Paul Goble
Staunton, April 19 – Few Muscovites visit the depressed areas throughout the Russian Federation beyond the ring road, but one who has in recent weeks, political analyst Aleksey Chadayev, has returned with disturbing news: Not only are people depressed and distrustful, but their Russian identity is dissolving and regionally based identities are assuming new importance.
The political scientist has just completed an assignment that has required him to travel to the other Russia, and he has brought back a report about what is going on “from the depths of the deep people” Muscovites sometimes refer to but whose views they generally ignore (rosbalt.ru/posts/2021/04/19/1898050.html).
In the depressed regions of the country, those who have not left are either “sitting on their suitcases” and calculating how much money they’ll need to make to pay the higher prices in the cities or descending into an angry despair in which they show little sign of either making sense or figuring out how to exit, Chadayev says. Some are envious of the successful; others dismiss those as well.
What is most striking, he suggests, is that regional identities, compared with ethnic, religious, all-Russian “or any other” are intensifying. Almost everyone divides the population into those who have been living in our region for a long time and everyone else, including those from elsewhere who have moved there.
A sense of Russianness,” he continues, “is disintegrating.” In its place are rising “the up-to-now proto-nations of Smolensk, Yaroslavl, Vladimir and Tver, not to mention the Siberians and the Far Easterners.” But “at the same time,” those in each of these are trying to figure out how they fit in and can cooperate with other regionalists like themselves.

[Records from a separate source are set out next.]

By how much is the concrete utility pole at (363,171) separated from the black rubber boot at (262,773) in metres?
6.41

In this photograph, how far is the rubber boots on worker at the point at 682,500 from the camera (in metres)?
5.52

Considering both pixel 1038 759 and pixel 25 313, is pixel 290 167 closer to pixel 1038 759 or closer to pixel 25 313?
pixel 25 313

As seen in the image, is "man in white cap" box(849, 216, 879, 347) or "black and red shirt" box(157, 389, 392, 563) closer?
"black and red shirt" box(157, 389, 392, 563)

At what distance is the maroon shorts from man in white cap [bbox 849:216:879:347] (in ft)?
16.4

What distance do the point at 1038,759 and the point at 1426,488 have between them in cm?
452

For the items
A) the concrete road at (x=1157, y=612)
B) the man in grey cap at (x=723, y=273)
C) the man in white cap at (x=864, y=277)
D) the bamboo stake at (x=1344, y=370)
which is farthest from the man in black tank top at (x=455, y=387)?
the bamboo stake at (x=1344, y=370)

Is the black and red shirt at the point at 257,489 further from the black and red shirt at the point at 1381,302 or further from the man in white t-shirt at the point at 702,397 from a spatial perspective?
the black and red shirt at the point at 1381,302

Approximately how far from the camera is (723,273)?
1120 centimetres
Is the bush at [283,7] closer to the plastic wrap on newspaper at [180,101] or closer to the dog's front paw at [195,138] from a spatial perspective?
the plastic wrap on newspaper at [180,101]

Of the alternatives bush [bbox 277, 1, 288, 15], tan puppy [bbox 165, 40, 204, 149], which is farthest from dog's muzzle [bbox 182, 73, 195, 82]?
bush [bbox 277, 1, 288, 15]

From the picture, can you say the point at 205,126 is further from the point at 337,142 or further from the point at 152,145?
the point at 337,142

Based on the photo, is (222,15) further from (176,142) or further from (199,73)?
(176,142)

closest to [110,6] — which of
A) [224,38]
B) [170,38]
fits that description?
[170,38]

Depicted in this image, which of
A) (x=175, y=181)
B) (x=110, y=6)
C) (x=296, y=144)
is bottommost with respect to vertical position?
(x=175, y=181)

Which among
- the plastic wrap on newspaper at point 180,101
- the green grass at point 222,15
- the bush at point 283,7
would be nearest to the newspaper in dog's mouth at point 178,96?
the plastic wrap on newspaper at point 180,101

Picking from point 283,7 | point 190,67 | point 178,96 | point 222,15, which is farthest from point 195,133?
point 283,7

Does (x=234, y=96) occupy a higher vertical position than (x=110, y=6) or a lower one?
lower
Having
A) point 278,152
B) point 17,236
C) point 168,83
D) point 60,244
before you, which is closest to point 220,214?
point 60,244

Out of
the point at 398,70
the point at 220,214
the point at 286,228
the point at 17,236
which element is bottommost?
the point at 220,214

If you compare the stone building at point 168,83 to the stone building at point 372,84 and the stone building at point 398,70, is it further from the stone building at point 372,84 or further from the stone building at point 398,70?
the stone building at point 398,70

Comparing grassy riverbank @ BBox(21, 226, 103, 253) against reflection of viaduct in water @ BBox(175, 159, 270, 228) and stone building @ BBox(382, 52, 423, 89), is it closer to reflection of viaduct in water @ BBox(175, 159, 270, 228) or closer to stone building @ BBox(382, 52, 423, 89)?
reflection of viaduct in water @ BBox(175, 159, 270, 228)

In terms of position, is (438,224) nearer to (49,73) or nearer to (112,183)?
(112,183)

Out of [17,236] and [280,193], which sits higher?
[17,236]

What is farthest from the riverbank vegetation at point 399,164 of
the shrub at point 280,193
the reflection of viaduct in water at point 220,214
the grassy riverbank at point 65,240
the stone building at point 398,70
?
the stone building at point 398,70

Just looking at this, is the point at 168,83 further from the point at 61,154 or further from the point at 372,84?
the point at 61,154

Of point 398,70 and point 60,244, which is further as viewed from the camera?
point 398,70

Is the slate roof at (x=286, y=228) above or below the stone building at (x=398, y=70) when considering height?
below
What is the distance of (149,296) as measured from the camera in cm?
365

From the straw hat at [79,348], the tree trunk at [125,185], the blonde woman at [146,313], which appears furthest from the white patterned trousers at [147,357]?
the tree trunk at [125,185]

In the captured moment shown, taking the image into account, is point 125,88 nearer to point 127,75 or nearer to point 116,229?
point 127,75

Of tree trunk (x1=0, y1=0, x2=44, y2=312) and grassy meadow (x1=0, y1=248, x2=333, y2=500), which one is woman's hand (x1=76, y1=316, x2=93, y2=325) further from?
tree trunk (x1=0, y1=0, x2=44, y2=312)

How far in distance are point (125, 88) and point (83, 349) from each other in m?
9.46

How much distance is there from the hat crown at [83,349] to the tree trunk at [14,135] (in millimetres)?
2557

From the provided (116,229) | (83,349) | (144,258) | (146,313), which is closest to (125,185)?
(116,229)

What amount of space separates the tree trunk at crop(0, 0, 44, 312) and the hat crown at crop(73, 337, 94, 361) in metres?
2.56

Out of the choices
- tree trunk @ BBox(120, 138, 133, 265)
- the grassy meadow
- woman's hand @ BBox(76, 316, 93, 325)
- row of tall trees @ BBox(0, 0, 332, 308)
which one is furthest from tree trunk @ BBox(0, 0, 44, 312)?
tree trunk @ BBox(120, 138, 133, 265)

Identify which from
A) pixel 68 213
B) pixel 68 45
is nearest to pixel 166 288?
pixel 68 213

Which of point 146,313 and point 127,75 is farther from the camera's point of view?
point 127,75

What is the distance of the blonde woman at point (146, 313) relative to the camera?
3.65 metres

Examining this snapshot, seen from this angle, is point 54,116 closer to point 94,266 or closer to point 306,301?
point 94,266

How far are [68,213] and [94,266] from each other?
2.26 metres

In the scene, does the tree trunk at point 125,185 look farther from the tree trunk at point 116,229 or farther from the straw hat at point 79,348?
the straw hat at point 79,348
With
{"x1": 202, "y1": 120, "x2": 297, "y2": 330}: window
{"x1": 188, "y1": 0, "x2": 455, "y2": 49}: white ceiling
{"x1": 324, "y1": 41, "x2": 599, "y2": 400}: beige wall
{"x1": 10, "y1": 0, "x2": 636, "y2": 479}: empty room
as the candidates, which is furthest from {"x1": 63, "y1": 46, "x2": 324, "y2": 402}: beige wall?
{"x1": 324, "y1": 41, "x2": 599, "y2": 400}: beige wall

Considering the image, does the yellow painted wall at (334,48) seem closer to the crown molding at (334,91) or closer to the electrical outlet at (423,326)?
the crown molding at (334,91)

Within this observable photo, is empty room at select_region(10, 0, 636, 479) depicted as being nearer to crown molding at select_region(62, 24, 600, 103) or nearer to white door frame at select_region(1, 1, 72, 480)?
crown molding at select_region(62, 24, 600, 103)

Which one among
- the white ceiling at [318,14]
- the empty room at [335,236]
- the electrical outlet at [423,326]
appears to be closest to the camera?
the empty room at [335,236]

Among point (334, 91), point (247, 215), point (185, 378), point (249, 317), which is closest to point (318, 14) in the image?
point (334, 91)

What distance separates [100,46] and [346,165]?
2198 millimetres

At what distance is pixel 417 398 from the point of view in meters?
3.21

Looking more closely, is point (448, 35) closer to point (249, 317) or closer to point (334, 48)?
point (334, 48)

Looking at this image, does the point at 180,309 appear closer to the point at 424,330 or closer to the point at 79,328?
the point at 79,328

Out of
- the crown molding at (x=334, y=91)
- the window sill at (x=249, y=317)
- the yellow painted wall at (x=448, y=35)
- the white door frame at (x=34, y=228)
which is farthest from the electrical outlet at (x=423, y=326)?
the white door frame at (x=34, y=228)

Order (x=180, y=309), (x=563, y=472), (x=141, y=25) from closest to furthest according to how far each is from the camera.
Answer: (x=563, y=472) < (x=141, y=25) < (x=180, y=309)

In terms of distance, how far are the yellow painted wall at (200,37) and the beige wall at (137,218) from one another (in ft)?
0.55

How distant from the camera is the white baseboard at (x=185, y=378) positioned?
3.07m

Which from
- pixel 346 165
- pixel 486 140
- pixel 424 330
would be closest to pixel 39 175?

“In short,” Chadayev says, these people “are no longer looking for any ‘national idea.’” Instead, they hope they can find “some ‘regional’ one.” But this does not point to the rise of a revolutionary situation. People in these regions say “we don’t need revolutions and regime changes.” Obviously “something needs to be changed,” but just what is a question they don’t yet have an answer for.
“We don’t believe the authorities,” people who live in these depths of Russia say; and we don’t believe those in the opposition. Instead, they say, “we will ignore” the latter “and bargain with those in power” because they have things we want, and we have at least one thing they want, votes in the upcoming election.
In addition, the residents of this other Russia are convinced of one thing: “’we shouldn’t have quarreled with the whole world again.” We likely need to cooperate but first we have to decide who they are and, even more important, “who we are,” Chadayev concludes.